Rob Rossmanith spends most of his day lighting fires.
"Its a fun part of the job sometimes, it an also be a stressful part of the job," said Rossmanith.
Rossmanith is the park biologist at Jonathan Dickinson State Park in Hobe Sound.
He and dozens of fire rangers conducted a prescribed burn.
The focus is at the South End of Southeast Flora Avenue.
"It tough its part of the job the fire here right next to us is really hot so it's something we have to deal with," said Rossmanith.
The team usually waits until the summer. There's more moisture on the ground. But temperatures are in the 80's.

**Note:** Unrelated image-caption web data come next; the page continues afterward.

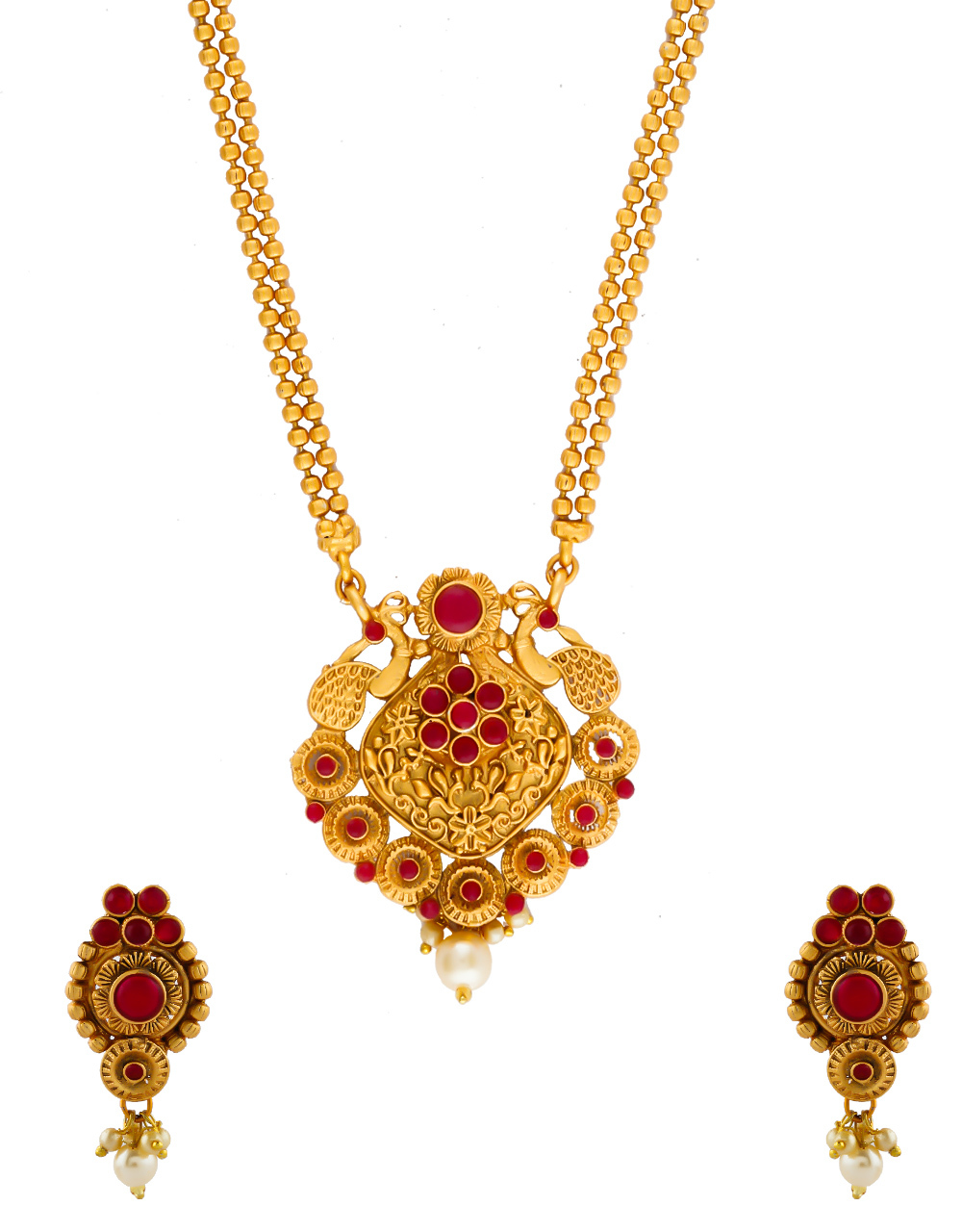 Red Colour South Matte Finish Red Colour Pendnat Set Necklace Jewellery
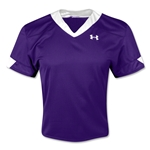 Under Armour Stock Toli Jersey (Purple)
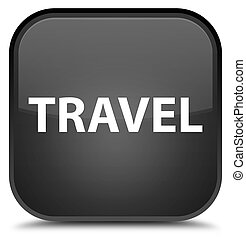 Travel special black square button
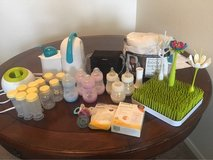 Lot of Baby Items in Lawton, Oklahoma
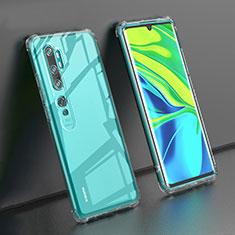 Custodia Silicone Trasparente Ultra Sottile Morbida K02 per Xiaomi Mi Note 10 Chiaro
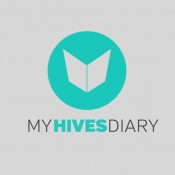 My Hives Diary for iPhone
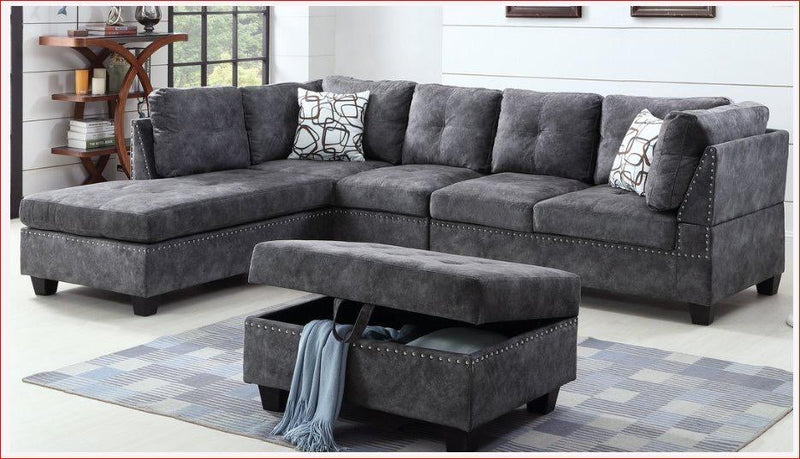 7272 HSF 3PC Sectional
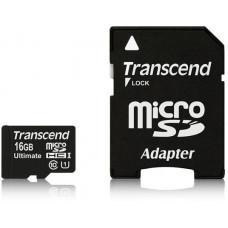 Transcend Micro SDHC Class 10 UHS-I 600x, MLC, 16GB (Ultimate) + adaptér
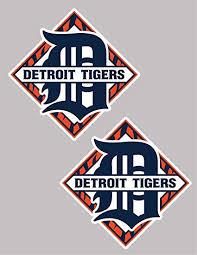 Amazon Com Set Of 2 Tigers Vinyl Sticker Decal For Cornhole Car 15 Each Detroit Everything Else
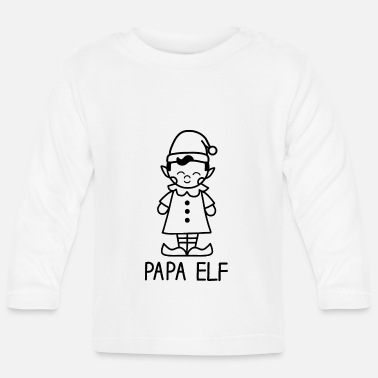 Family Crest Papa Elf - Fantasy and Christmas - Baby Longsleeve Shirt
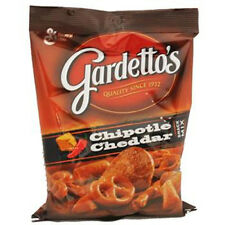 Gardettos Chipotle Cheddar 5.5 Oz Each ( 7 In A Pack )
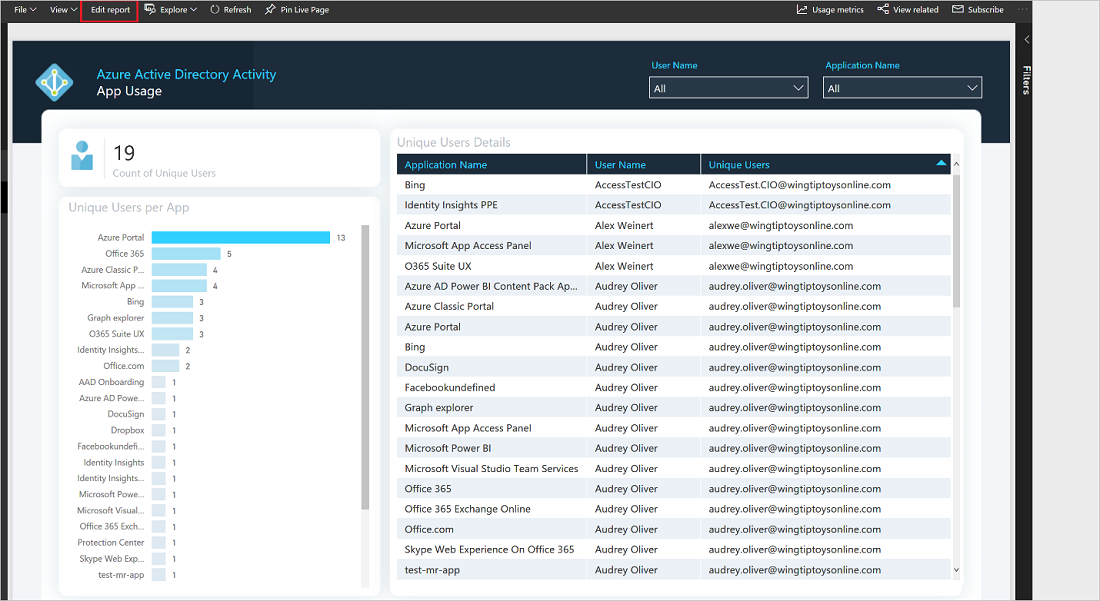 Microsoft Azure Active Directory Review: Pricing, Pros, Cons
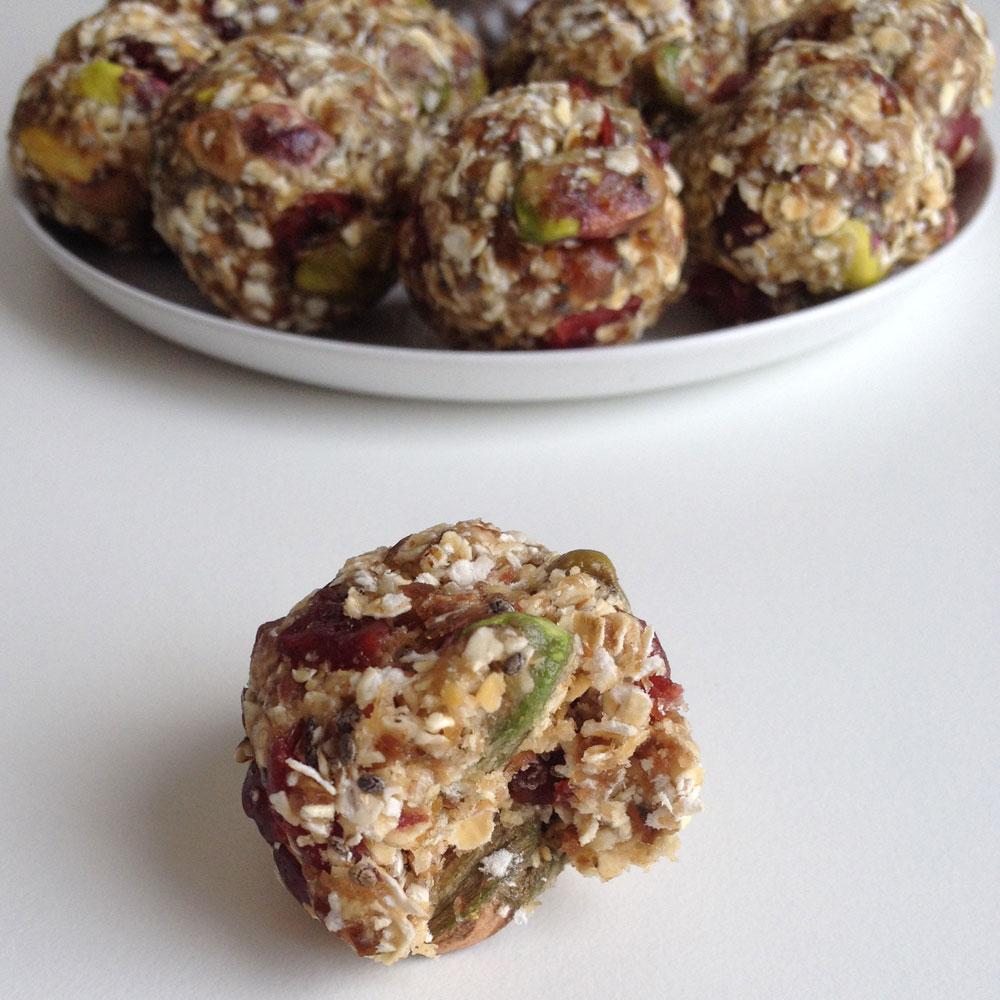 Cranberry pistache bites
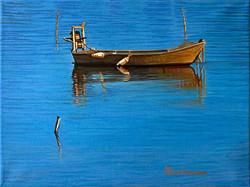 Barque au repos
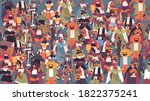 mix race people in different... | Shutterstock .eps vector #1822375241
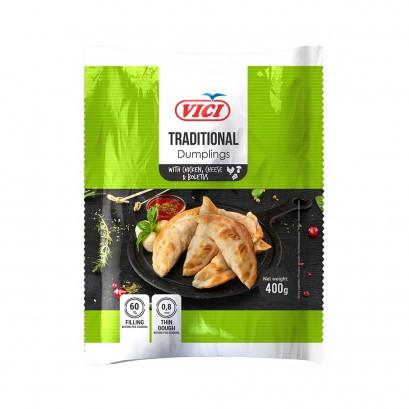 Pelmeenid kana, juustu ja puravikega Modern style 400g VICI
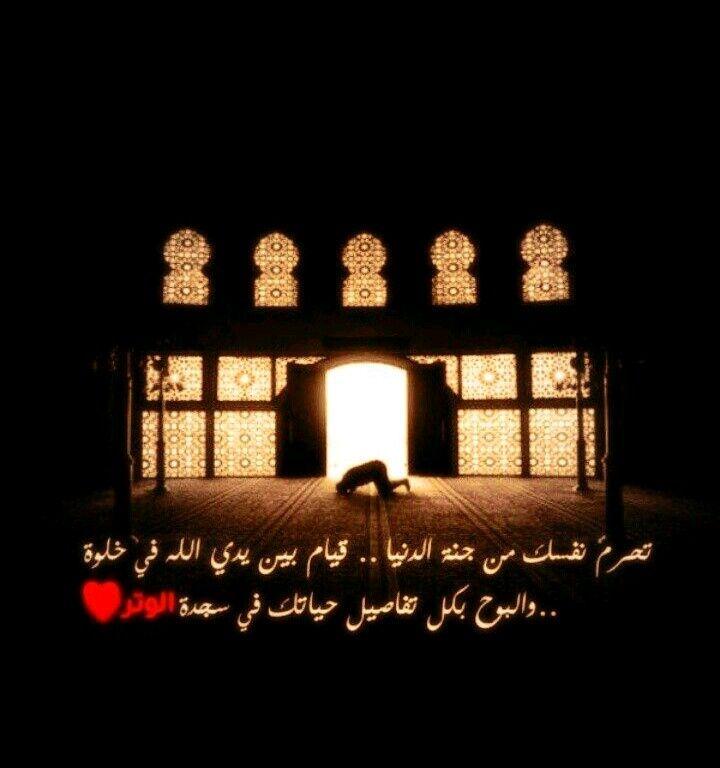سجدة الوتر Islam Arabic Words Words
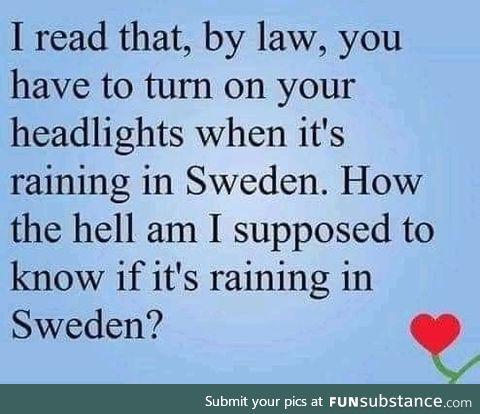 *checks weather app*
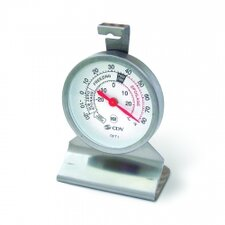ProAccurate Heavy Duty Refrigerator/Freezer Thermometer (Set of 2)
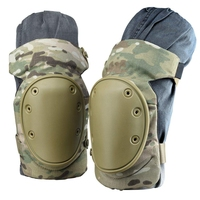 Combat Knee Pads Professional Advanced Military Tactical Knee Pads for Army, Paintball, Hunting and Any other Outdoor Sports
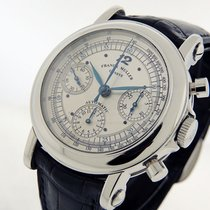 Franck Muller 7000 CC 1997 pre-owned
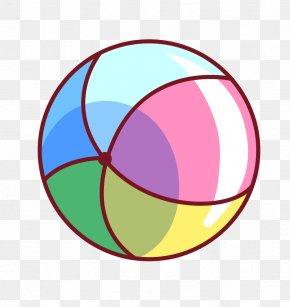 Beach Ball - Ball Clip Art PNG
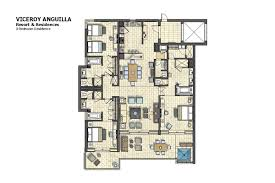 Viceroy Floor Plans by 3 Br Residence Ocean View At The Four Seasons Anguilla Resort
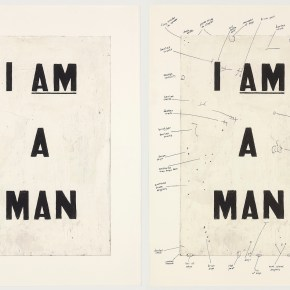 Acquisitions by Glenn Ligon, McArthur Binion, and Toyin Ojih Odutola are Driving Conversations Around Race and History at Mississippi Museum of Art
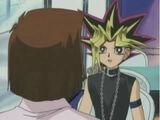 Yu-Gi-Oh! Abridged Episode 25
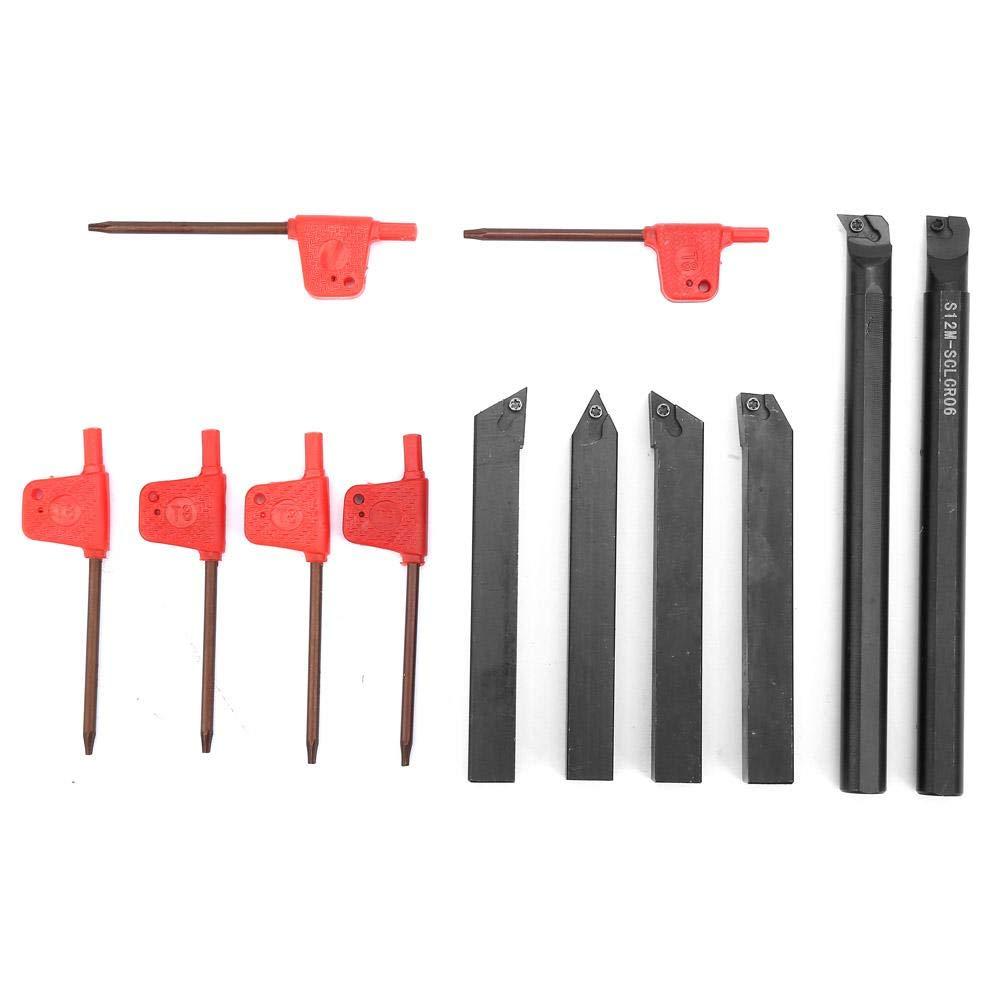 Turning Tool Holder, 6 Pcs S12K-SCDUR07 SDJCR1212H07 Lathe Boring Bar Turning Tool Holder + 6Pcs Wrench for Simple Steel Processing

The drought index is climbing, and the crew feels as though 300 acres needed to be burned today.
"If it gets too dry it gets shut down, we can't do any prescribed burns so that's why we have to do it now because we don't want any fires to escape," said Rossmanith.
Hot temperatures, dry conditions, and the wind. It's a tough mix if things get out of control.
"The fire will flare up, if something like that were to happen you can potentially have a problem," said Rossmanith.
A problem that sometimes can't be avoided. The team release on local weather forecasts.
"We try to burn year round different times of the year we have different winds so we try to take advantage of those winds," said Rossmanith.
In total, 3,000 acres of brush will be burned this year at Dickinson State Park. Brush that will blossom back to it's greenery.
"Come back in 3 months, it will look gorgeous, people will notice who bike and hike, they know this is a good thing," said Rossmanith.